Chimichurri Cravings!!

It was late noon and we were famished. Andreas bid farewell as she dropped us off at our hotel. Nanita and I then took a cab to a local hideaway – El Sanjuanino. (On Callao and Posadas in the Recoleta district)
If you’re missing your hole in the wall hideaway joint, I have to say this restaurant wins hands down when it comes to serving the best Empanadas in town.

As cravings overpowered us and with only Chimichurri sauce on our minds, six plates of an assortment of vegetarian Empanadas were brought to our table. From corn and spinach to loads of queso (cheese), we had it all! The ambience was traditional with beer barrels, wooden window panes, hanging lanterns and a wine cellar- everything to trigger the idea that Argentina is everywhere you look around. Once our taste buds were completely satisfied, we indulged in some local desert - the exotic ‘Isla Flotante’ – floating island: a delightful combination of Spanish cream custard, caramel meringue and candied almonds. The contentment that you get after a generous meal in this city is topped only by the joy of the modest check.
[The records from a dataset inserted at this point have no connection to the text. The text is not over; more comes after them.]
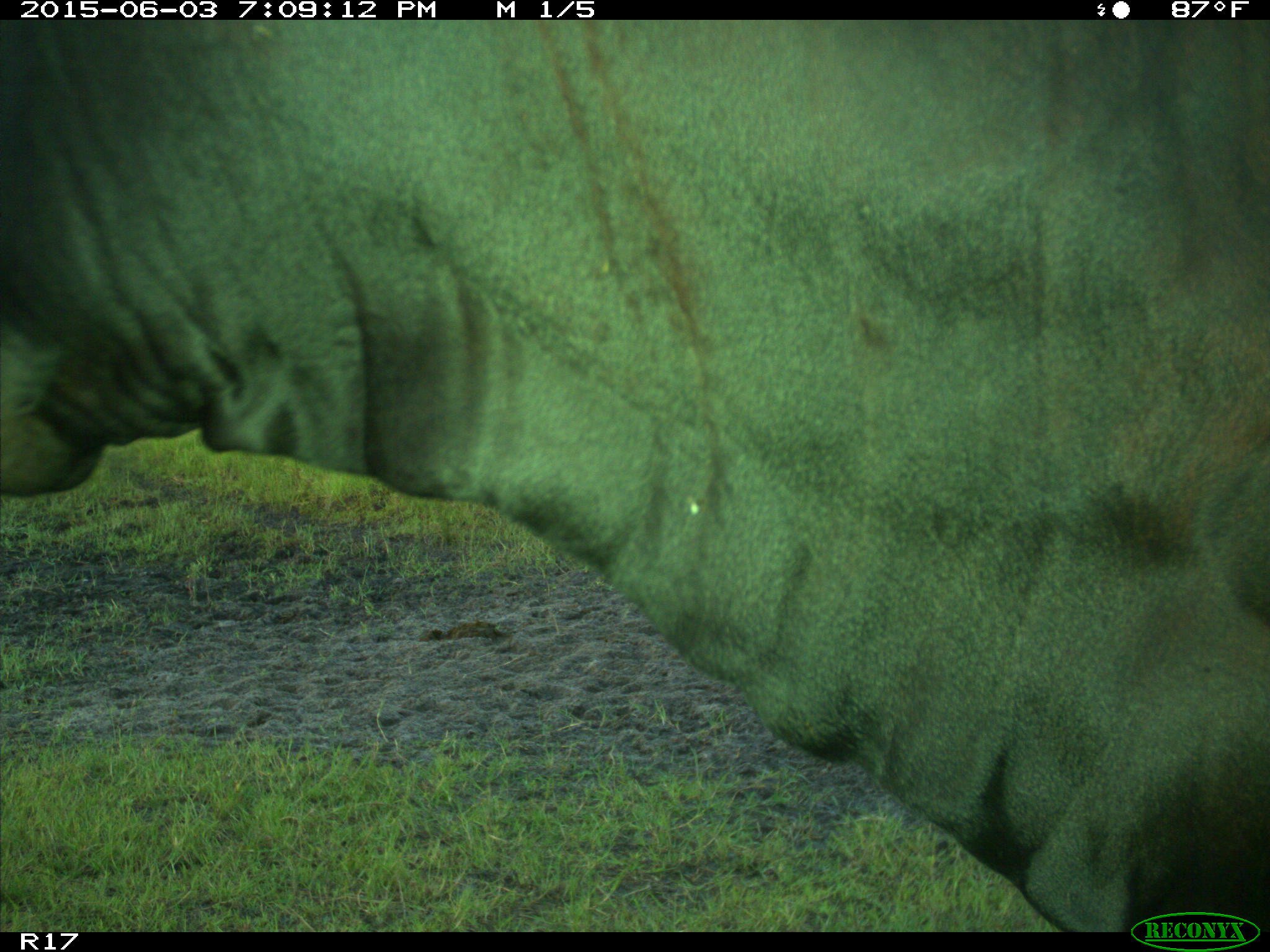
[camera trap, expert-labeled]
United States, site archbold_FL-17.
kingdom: Animalia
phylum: Chordata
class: Mammalia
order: Artiodactyla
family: Bovidae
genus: Bos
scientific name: Bos taurus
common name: domestic cow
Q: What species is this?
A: Bos taurus (domestic cow).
We then strolled along the streets, trying to work off all the carbs we consumed, till we approached the Recoleta Fair. This was the place to look for crafts, souvenirs, hand-made jewelry and gift items. There was an eclectic variety of every imaginable artifact. The most popularly sold item seemed to be the hollowed out gourd for the traditional tea, Yerba Mate.

From the romantic sounds of the tango, to the sounds of haggling, the atmosphere was bustling with excitement. Local artists had displayed their works of art in fascinating colors. There were live bands playing and tarot readers engrossed in their readings. There was something for everyone. We didn’t have time for the Recoleta Cemetery and had to head back shortly in order to recharge our batteries before the night’s extravaganza began.
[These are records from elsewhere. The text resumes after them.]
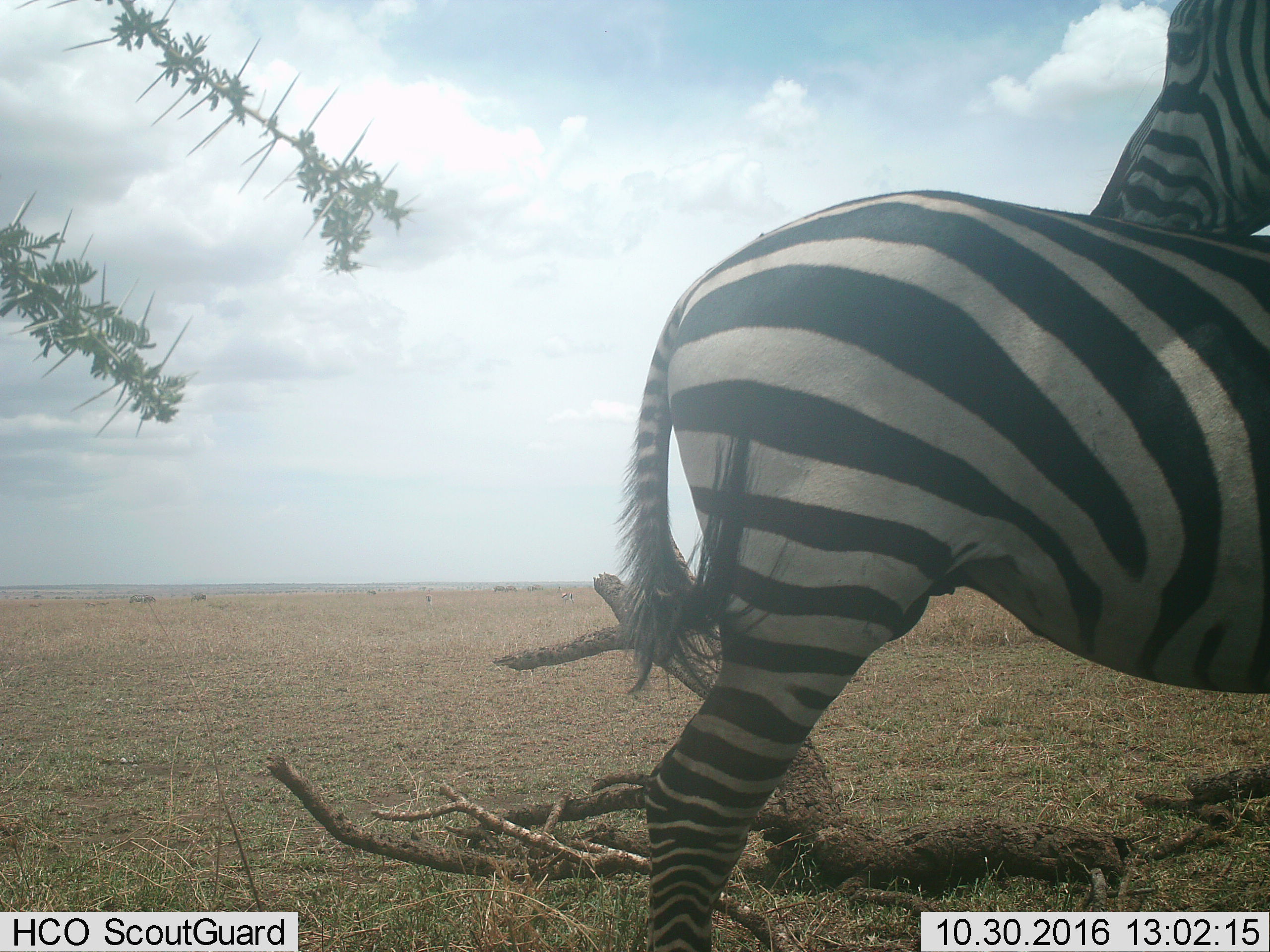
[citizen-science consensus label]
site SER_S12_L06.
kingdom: Animalia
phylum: Chordata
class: Mammalia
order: Perissodactyla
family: Equidae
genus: Equus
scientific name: Equus quagga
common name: plains zebra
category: zebraplains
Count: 2.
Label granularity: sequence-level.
A Mystical end to a Magical day

This evening we were to visit a tango show- ‘The Esquina Carlos Gardel.’ For a city that resonated the voice of the legendary Carlos Gardel, this was a fabulous opportunity to really soak in the culture of this place. At a cul-de-sac on Corrientes Avenue, this Art Nouveau styled room recreated the refinement of the most lavish old time dining rooms.
From meeting an artist, renowned for his paintings of the legend himself, to actually visiting the Carlos Gardel show on the very same day, something about today was definitely mystical. The evening started with a sumptuous three course meal and we sipped over some vino. The dancers performed the complex moves of the Tango so effortlessly. The costumes were flamboyant yet had a touch of elegance. The artistic ambience and the fabulous singing and dancing combined to make the evening an unforgettable cultural experience! We were home by midnight eagerly awaiting our early morning flight to Ushuaia.